Dead or Alive, by Tom Clancy
Release Date: December 2010
Synopsis: “For years, Jack Ryan, Jr. and his colleagues at the Campus have waged an unofficial and highly effective campaign against hte terrorists who threaten western civilization. The most dangerous of these is the Emir. This sadistic killer has masterminded the most vicious attacks on the west and has eluded capture by the world’s law enforcement agencies. Now the Campus is on his trail. Joined by their latest recruits, John Clark and Ding Chavez, Jack Ryan, Jr. and his cousins, Dominick and Brian Caruso, are determined to catch the Emir and bring him in . . . dead or alive.”
Review: In one word: Wow. If you want a really good, long book, Dead or Alive is it for you. I barely have any criticism for this. The only thing that I disliked slightly, was that the chapters (and some paragraphs) were at times longer than I would like. That isn’t really criticism, though, and more of a preference. While I do prefer shorter chapters — it keeps me wanting to read more, for some reason, ’cause I can just say “just __ more pages until the next chapter” and then keep saying that over and over again until I’ve read many chapters — it definitely did not distract from this wonderfully written novel. Then the only other thing is that he doesn’t put the place at the beginning of each chapters, as some other writers do. Not that it really matters, as after a few paragraphs or so you’ll know where it is, but it’s nice to have it right up front, and also to remind you in case you’ve forgotten exactly where this is or something. But anyway.
The thing I liked most has to be Tom Clancy’s writing style. The only author that has satisfied me as much as this book has (and maybe slightly moreso, but Clancy comes very close) would be Vince Flynn, and I have to admit, I liked Dead or Alive better than some of Vince Flynn’s (who is my favorite author) books (and the only reason why I like Flynn’s books better would be mostly due to the characters, as I like both of their writing styles). But still, whether it be action, description, dialogue, or whatever, Tom Clancy nails it. I’ve also heard some say that Tom Clancy goes overboard with descriptions. Maybe that’s the case with some of his other books, but not in this one, IMO. I really enjoyed all the descriptions he gave, and they didn’t seem to slow down the pace of the story.
Which leads me to the next thing: I am quite amazed by Clancy’s level of knowledge. It actually kinda discourages me from writing a novel myself, because I can’t fathom how I’d ever be able to know as much as he does, lol. It makes for a very enjoyable read, though; it always helps to think that the writer knows what he’s talking about, and I know Clancy does. And plus, you get to learn in the process of enjoying a great book.
I was slightly disappointed with one of the deaths that took place during the novel — it seemed like it should have had a greater impact on me as a reader, but it didn’t. Maybe the writing was realistic in that sense (as I am 16 and haven’t experienced a great impacting death), or maybe I just read it too fast or something, but still — I wasn’t left with the usual feeling that I get when something like that happens during other novels/movies/et cetera.

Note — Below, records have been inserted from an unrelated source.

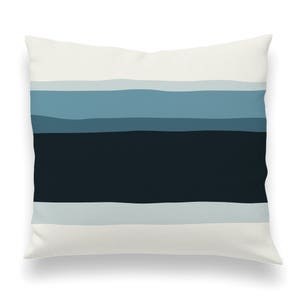 May include: A white throw pillow with a blue and black striped pattern. The stripes are horizontal and fade from light blue to dark blue.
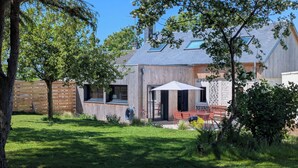A modern house with a wooden exterior, a patio with a table and chairs, and a well-maintained lawn. - La Maison d'Anita at Le Tilleul, 4 km from Etretat, ideal for families or friends. (Le Tilleul)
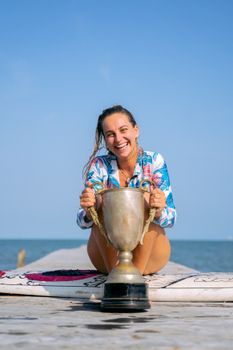A cheerful woman sitting on a boardwalk holding a large trophy, against a clear blue sky.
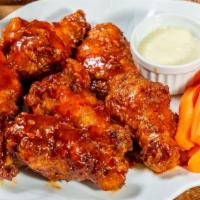 10) Mango Habanero · Bone-in wings in Mango habanero sauce served with celery or carrots and blue cheese or ranch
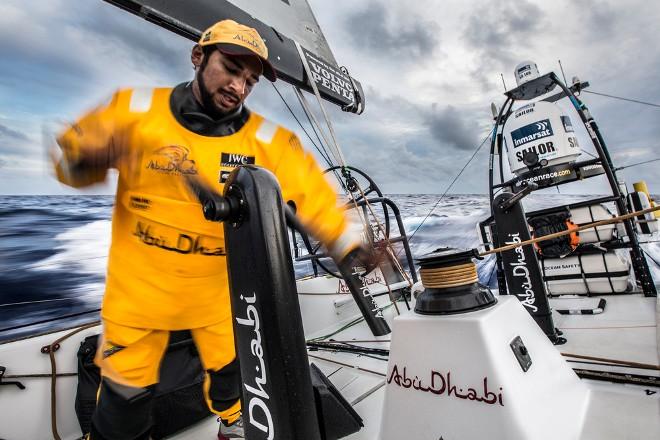 Leg six Newport onboard Abu Dhabi Ocean Racing. Day three. Adil Khalid mans the pumps while trimming the main sail in the Atlantic Ocean. - Volvo Ocean Race 2015 © Matt Knighton/Abu Dhabi Ocean Racing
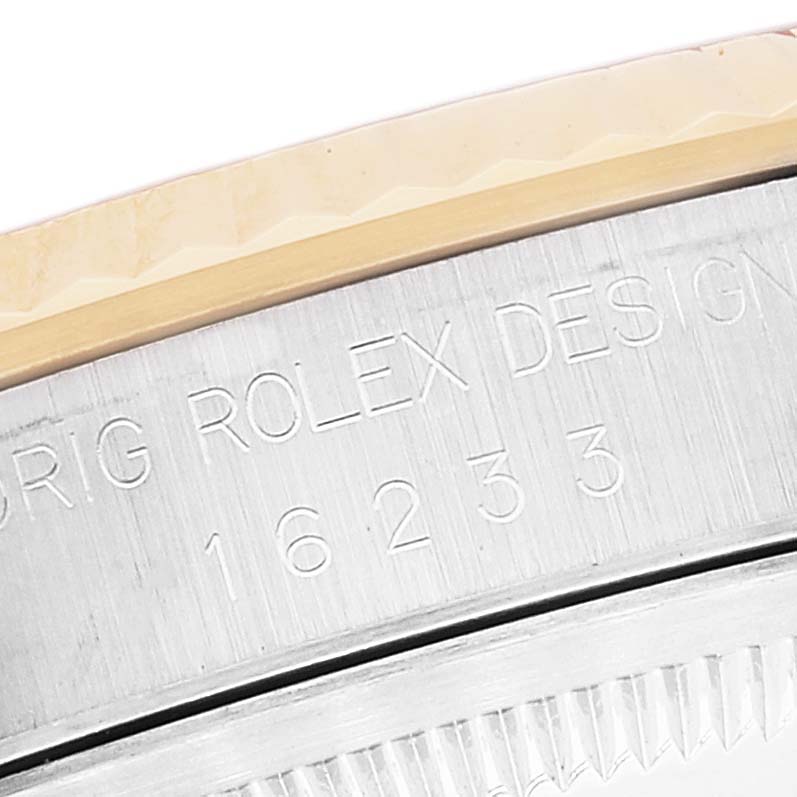 This image shows a close-up of the engraved bezel and casing of a Rolex Datejust 16233 Men's Steel and Gold (two tone) White Dial 16233 Men's Steel and Gold (two tone) White Dial watch.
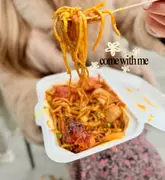 A close-up, first-person perspective shot of a fork lifting noodles from a takeaway container at a food festival. The focus is sharp on the food, with the creator's arm and a blurred background providing context.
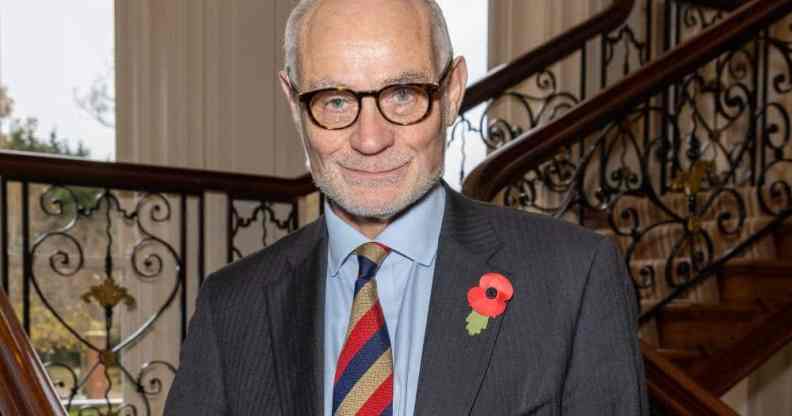 Conservative MP Crispin Blunt stands on a stair case wearing a dark suit jacket, light blue shift and a red, yellow and dark blue striped tie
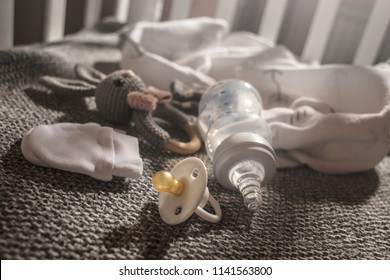 Preparation for the birth of a child.  Newborn baby clothe's and accessories in a cot. A toy, socks, blankets for a newborn in a baby bed. Waiting for a child. First day after birhday.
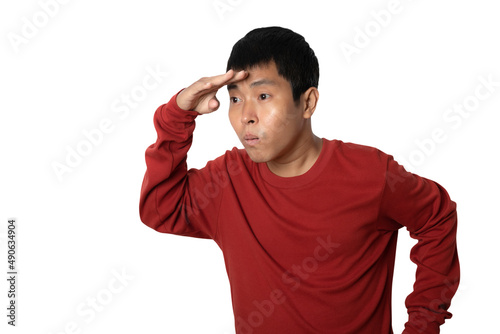 Portrait of young man holding hand at forehead look far away distance.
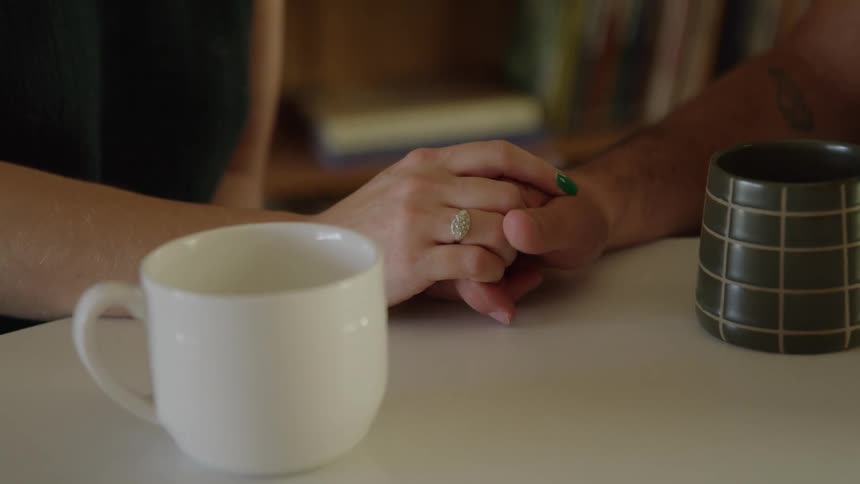 A couples hands clasp gently beside a white mug and a patterned dark mug on a table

The last thing is that I think I could have enjoyed it more if I had read his other novels, but that didn’t distract from the novel itself, and is probably just me. Clancy did a good job in writing so that you didn’t have to read the other novels to feel like you know what was going on, but I still think it would have been cool (but of course I’m one of those guys that likes to read the whole series in order).
In conclusion, definitely a thrilling and enjoyable read. Some day I’m going to read through Clancy’s Jack Ryan books in chronological order as I really did enjoy this one. Definitely recommended to anyone that hasn’t read it yet.